Delimiter seperated value file loader for MongoDB. Built upon Firehose framework.

Description:A DSV import tool and ThreadPool framework for MongoDB clients
Author: Bryan Reinero <breinero@gmail.com>


Firehose is both a mulithreaded DSV import tool for MongoDB, AND an instrumented execution framework which you can use to benchmark your own applications.

Firehose includes these major components:
  • A simple code instrumentation and reporting library
  • A customizable command line interface builder
  • A multithreaded worker pool
  • An application framework so that you may use all of these components together for your own load testing purposes

The Main Take Away

While Firehose does include a DSV import tool, that functionality is actually just an example application which uses all of the components together to do useful work. Let's take a closer look at the import tool to understand how you might want to use Firehose's features.

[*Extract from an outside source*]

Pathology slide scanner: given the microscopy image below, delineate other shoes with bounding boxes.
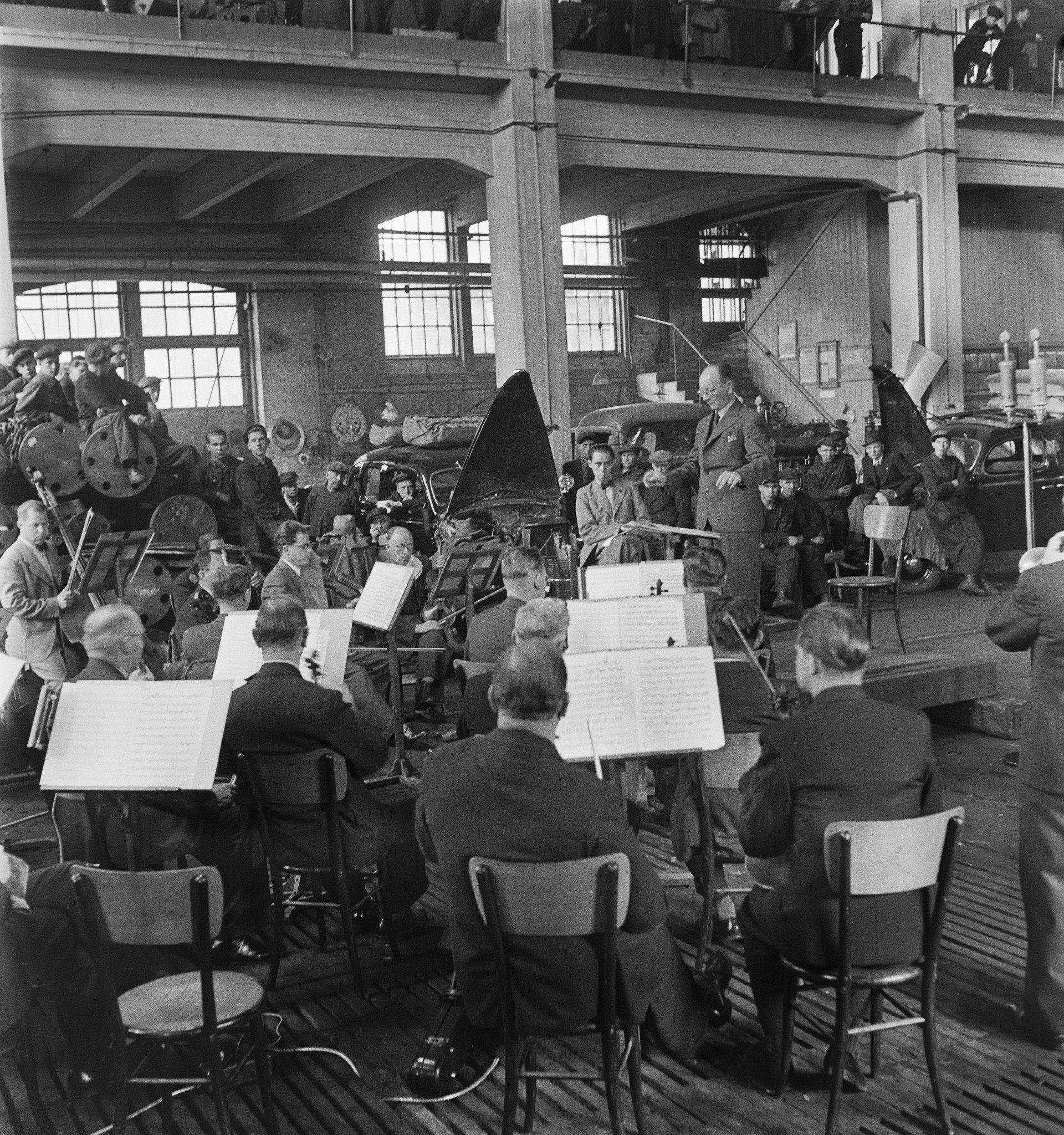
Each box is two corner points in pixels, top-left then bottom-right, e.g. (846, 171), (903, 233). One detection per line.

Firehose by Example: The DSV Import Tool

Ok, so I want to read a CSV file and import those records into MongoDB as fast as I can. To get that file into MongoDB I will need to execute a three step process on each line of the file;

  • Read the next line from the file
  • Parse the line, converting it into a object prepped for insertion
  • Insert the new object into MongoDB

As a curious and conscientious software engineer, I am very interested to know how much time each of these steps takes so that I can establish performance baselines. I can use Firehose's instrumentation library to mark the start and end of each step with use of the Interval class class. For instance, here's how I determine how long and individual insertion takes.

Interval insertDuration = samples.set("insert"); // Set the time marker
dao.insert( object ); // perform the actual work
insertDuration.mark(); // mark the operation as complete

The insertDuration Interval is collected and averaged automatically by Firehose giving me mean latency of the insertion operation. Firehose will then pretty-print the running average to the console so that I may see how fast my operations are executing in real time.

Firehose pretty prints this output, ( refreshing the console each second)

   threads: 2,
   "linesread": 100000,
   samples: {
       units: "microseconds",
       "interval": 1000000,
       ops: [
               name: "total",
               count: 7926,
               average: 250
               name: "readline",
               count: 7926,
               average: 1
               name: "insert",
               count: 7926,
               average: 182
               name: "build",
               count: 7924,
               average: 3

This output tells me that inserts are taking an average of 182 microseconds, as averaged over a time interval of 1000000 microseconds, (1 second). During this 1 second interval I inserted 7926 documents. As the output is printed in JSON format I can insert these stats into MongoDB for benchmarking analysis!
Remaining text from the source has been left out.